> Exercise details
Before you finish, make sure each line of the records has been retyped exactly.

> Supplied material
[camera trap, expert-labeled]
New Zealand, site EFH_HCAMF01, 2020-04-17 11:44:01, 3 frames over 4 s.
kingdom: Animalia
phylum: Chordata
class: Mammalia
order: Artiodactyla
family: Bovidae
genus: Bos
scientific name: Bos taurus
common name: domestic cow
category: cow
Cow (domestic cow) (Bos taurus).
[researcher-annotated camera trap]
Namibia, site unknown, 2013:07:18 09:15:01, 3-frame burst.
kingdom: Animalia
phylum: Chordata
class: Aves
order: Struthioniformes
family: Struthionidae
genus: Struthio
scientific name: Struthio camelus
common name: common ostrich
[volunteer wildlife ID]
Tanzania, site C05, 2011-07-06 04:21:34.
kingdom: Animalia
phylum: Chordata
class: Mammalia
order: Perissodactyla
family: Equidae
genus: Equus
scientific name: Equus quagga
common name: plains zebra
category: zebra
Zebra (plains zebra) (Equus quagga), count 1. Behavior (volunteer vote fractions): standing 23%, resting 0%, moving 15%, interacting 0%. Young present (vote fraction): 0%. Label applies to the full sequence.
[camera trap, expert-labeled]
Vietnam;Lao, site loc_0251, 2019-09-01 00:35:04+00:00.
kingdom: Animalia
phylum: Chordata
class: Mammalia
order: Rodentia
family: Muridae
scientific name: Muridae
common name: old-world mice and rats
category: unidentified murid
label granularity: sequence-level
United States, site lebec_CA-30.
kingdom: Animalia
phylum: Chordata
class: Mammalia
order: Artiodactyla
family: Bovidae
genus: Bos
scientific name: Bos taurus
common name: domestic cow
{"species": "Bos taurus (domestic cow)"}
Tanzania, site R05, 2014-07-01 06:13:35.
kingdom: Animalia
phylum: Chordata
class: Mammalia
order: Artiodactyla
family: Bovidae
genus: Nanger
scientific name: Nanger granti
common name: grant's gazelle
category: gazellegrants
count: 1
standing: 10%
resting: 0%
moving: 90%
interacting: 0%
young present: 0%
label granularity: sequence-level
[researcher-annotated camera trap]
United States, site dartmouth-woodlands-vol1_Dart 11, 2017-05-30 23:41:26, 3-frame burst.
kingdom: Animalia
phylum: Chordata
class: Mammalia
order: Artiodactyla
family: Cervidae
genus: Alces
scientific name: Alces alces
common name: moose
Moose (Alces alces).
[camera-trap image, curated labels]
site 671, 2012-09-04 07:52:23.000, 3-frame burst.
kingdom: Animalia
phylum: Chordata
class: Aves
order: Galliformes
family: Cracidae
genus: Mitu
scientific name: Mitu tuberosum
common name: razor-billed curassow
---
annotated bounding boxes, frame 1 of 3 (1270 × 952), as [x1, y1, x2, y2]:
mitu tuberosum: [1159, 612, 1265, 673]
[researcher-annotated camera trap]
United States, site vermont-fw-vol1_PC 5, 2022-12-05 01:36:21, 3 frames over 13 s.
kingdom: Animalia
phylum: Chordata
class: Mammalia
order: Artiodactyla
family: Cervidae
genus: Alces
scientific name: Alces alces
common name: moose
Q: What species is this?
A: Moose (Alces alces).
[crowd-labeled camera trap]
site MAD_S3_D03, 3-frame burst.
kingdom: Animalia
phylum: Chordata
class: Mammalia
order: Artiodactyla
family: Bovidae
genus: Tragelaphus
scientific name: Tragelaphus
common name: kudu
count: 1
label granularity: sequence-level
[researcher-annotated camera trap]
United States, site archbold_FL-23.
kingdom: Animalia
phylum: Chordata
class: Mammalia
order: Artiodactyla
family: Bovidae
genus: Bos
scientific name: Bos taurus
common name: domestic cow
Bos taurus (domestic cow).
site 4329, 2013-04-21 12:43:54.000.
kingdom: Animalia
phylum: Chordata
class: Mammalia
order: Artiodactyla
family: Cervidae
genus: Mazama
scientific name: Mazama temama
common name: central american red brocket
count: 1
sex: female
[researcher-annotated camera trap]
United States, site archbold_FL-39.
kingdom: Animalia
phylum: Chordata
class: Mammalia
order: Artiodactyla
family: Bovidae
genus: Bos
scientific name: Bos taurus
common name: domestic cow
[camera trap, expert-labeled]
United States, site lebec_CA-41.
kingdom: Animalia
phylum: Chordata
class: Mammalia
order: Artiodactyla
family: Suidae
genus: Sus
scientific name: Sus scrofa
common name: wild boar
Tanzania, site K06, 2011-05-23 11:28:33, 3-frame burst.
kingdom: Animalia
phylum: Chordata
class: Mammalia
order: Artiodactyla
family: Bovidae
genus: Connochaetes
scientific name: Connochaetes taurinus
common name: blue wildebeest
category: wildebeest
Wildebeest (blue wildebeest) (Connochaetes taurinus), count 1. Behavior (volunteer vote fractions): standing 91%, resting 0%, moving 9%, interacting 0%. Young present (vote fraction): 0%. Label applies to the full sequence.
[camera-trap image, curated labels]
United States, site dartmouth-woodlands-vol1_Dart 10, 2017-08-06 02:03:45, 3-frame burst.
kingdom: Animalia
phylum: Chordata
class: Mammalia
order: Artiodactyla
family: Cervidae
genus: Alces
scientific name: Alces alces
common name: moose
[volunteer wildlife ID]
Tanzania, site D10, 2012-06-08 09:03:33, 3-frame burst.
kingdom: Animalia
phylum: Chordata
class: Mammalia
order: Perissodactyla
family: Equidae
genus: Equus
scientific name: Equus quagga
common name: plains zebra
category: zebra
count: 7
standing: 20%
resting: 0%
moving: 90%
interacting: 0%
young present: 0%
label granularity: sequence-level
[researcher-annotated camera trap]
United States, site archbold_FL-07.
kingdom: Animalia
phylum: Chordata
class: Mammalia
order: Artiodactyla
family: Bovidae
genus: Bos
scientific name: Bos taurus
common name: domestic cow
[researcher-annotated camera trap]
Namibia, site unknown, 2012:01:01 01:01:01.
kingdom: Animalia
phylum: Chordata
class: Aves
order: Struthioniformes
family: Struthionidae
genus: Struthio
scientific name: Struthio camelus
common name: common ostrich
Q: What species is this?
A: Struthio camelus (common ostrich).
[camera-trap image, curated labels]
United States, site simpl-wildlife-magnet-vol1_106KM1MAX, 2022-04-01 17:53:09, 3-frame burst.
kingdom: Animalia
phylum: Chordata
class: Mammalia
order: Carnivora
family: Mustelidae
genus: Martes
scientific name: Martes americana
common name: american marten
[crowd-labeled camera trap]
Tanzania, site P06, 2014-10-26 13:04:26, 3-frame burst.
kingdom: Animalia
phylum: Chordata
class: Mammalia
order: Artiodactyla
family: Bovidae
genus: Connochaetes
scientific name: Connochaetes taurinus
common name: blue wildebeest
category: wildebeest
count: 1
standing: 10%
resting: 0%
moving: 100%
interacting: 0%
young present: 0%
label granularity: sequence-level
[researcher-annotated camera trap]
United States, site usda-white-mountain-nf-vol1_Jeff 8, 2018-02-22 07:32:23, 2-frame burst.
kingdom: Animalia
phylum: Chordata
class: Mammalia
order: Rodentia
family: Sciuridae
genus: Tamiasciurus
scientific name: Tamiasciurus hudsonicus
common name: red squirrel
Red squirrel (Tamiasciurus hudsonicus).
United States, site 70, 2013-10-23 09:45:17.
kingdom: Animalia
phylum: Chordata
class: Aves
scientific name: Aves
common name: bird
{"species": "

> Exercise response
[camera trap, expert-labeled]
New Zealand, site EFH_HCAMF01, 2020-04-17 11:44:01, 3 frames over 4 s.
kingdom: Animalia
phylum: Chordata
class: Mammalia
order: Artiodactyla
family: Bovidae
genus: Bos
scientific name: Bos taurus
common name: domestic cow
category: cow
Cow (domestic cow) (Bos taurus).
[researcher-annotated camera trap]
Namibia, site unknown, 2013:07:18 09:15:01, 3-frame burst.
kingdom: Animalia
phylum: Chordata
class: Aves
order: Struthioniformes
family: Struthionidae
genus: Struthio
scientific name: Struthio camelus
common name: common ostrich
[volunteer wildlife ID]
Tanzania, site C05, 2011-07-06 04:21:34.
kingdom: Animalia
phylum: Chordata
class: Mammalia
order: Perissodactyla
family: Equidae
genus: Equus
scientific name: Equus quagga
common name: plains zebra
category: zebra
Zebra (plains zebra) (Equus quagga), count 1. Behavior (volunteer vote fractions): standing 23%, resting 0%, moving 15%, interacting 0%. Young present (vote fraction): 0%. Label applies to the full sequence.
[camera trap, expert-labeled]
Vietnam;Lao, site loc_0251, 2019-09-01 00:35:04+00:00.
kingdom: Animalia
phylum: Chordata
class: Mammalia
order: Rodentia
family: Muridae
scientific name: Muridae
common name: old-world mice and rats
category: unidentified murid
label granularity: sequence-level
United States, site lebec_CA-30.
kingdom: Animalia
phylum: Chordata
class: Mammalia
order: Artiodactyla
family: Bovidae
genus: Bos
scientific name: Bos taurus
common name: domestic cow
{"species": "Bos taurus (domestic cow)"}
Tanzania, site R05, 2014-07-01 06:13:35.
kingdom: Animalia
phylum: Chordata
class: Mammalia
order: Artiodactyla
family: Bovidae
genus: Nanger
scientific name: Nanger granti
common name: grant's gazelle
category: gazellegrants
count: 1
standing: 10%
resting: 0%
moving: 90%
interacting: 0%
young present: 0%
label granularity: sequence-level
[researcher-annotated camera trap]
United States, site dartmouth-woodlands-vol1_Dart 11, 2017-05-30 23:41:26, 3-frame burst.
kingdom: Animalia
phylum: Chordata
class: Mammalia
order: Artiodactyla
family: Cervidae
genus: Alces
scientific name: Alces alces
common name: moose
Moose (Alces alces).
[camera-trap image, curated labels]
site 671, 2012-09-04 07:52:23.000, 3-frame burst.
kingdom: Animalia
phylum: Chordata
class: Aves
order: Galliformes
family: Cracidae
genus: Mitu
scientific name: Mitu tuberosum
common name: razor-billed curassow
---
annotated bounding boxes, frame 1 of 3 (1270 × 952), as [x1, y1, x2, y2]:
mitu tuberosum: [1159, 612, 1265, 673]
[researcher-annotated camera trap]
United States, site vermont-fw-vol1_PC 5, 2022-12-05 01:36:21, 3 frames over 13 s.
kingdom: Animalia
phylum: Chordata
class: Mammalia
order: Artiodactyla
family: Cervidae
genus: Alces
scientific name: Alces alces
common name: moose
Q: What species is this?
A: Moose (Alces alces).
[crowd-labeled camera trap]
site MAD_S3_D03, 3-frame burst.
kingdom: Animalia
phylum: Chordata
class: Mammalia
order: Artiodactyla
family: Bovidae
genus: Tragelaphus
scientific name: Tragelaphus
common name: kudu
count: 1
label granularity: sequence-level
[researcher-annotated camera trap]
United States, site archbold_FL-23.
kingdom: Animalia
phylum: Chordata
class: Mammalia
order: Artiodactyla
family: Bovidae
genus: Bos
scientific name: Bos taurus
common name: domestic cow
Bos taurus (domestic cow).
site 4329, 2013-04-21 12:43:54.000.
kingdom: Animalia
phylum: Chordata
class: Mammalia
order: Artiodactyla
family: Cervidae
genus: Mazama
scientific name: Mazama temama
common name: central american red brocket
count: 1
sex: female
[researcher-annotated camera trap]
United States, site archbold_FL-39.
kingdom: Animalia
phylum: Chordata
class: Mammalia
order: Artiodactyla
family: Bovidae
genus: Bos
scientific name: Bos taurus
common name: domestic cow
[camera trap, expert-labeled]
United States, site lebec_CA-41.
kingdom: Animalia
phylum: Chordata
class: Mammalia
order: Artiodactyla
family: Suidae
genus: Sus
scientific name: Sus scrofa
common name: wild boar
Tanzania, site K06, 2011-05-23 11:28:33, 3-frame burst.
kingdom: Animalia
phylum: Chordata
class: Mammalia
order: Artiodactyla
family: Bovidae
genus: Connochaetes
scientific name: Connochaetes taurinus
common name: blue wildebeest
category: wildebeest
Wildebeest (blue wildebeest) (Connochaetes taurinus), count 1. Behavior (volunteer vote fractions): standing 91%, resting 0%, moving 9%, interacting 0%. Young present (vote fraction): 0%. Label applies to the full sequence.
[camera-trap image, curated labels]
United States, site dartmouth-woodlands-vol1_Dart 10, 2017-08-06 02:03:45, 3-frame burst.
kingdom: Animalia
phylum: Chordata
class: Mammalia
order: Artiodactyla
family: Cervidae
genus: Alces
scientific name: Alces alces
common name: moose
[volunteer wildlife ID]
Tanzania, site D10, 2012-06-08 09:03:33, 3-frame burst.
kingdom: Animalia
phylum: Chordata
class: Mammalia
order: Perissodactyla
family: Equidae
genus: Equus
scientific name: Equus quagga
common name: plains zebra
category: zebra
count: 7
standing: 20%
resting: 0%
moving: 90%
interacting: 0%
young present: 0%
label granularity: sequence-level
[researcher-annotated camera trap]
United States, site archbold_FL-07.
kingdom: Animalia
phylum: Chordata
class: Mammalia
order: Artiodactyla
family: Bovidae
genus: Bos
scientific name: Bos taurus
common name: domestic cow
[researcher-annotated camera trap]
Namibia, site unknown, 2012:01:01 01:01:01.
kingdom: Animalia
phylum: Chordata
class: Aves
order: Struthioniformes
family: Struthionidae
genus: Struthio
scientific name: Struthio camelus
common name: common ostrich
Q: What species is this?
A: Struthio camelus (common ostrich).
[camera-trap image, curated labels]
United States, site simpl-wildlife-magnet-vol1_106KM1MAX, 2022-04-01 17:53:09, 3-frame burst.
kingdom: Animalia
phylum: Chordata
class: Mammalia
order: Carnivora
family: Mustelidae
genus: Martes
scientific name: Martes americana
common name: american marten
[crowd-labeled camera trap]
Tanzania, site P06, 2014-10-26 13:04:26, 3-frame burst.
kingdom: Animalia
phylum: Chordata
class: Mammalia
order: Artiodactyla
family: Bovidae
genus: Connochaetes
scientific name: Connochaetes taurinus
common name: blue wildebeest
category: wildebeest
count: 1
standing: 10%
resting: 0%
moving: 100%
interacting: 0%
young present: 0%
label granularity: sequence-level
[researcher-annotated camera trap]
United States, site usda-white-mountain-nf-vol1_Jeff 8, 2018-02-22 07:32:23, 2-frame burst.
kingdom: Animalia
phylum: Chordata
class: Mammalia
order: Rodentia
family: Sciuridae
genus: Tamiasciurus
scientific name: Tamiasciurus hudsonicus
common name: red squirrel
Red squirrel (Tamiasciurus hudsonicus).
United States, site 70, 2013-10-23 09:45:17.
kingdom: Animalia
phylum: Chordata
class: Aves
scientific name: Aves
common name: bird
{"species": "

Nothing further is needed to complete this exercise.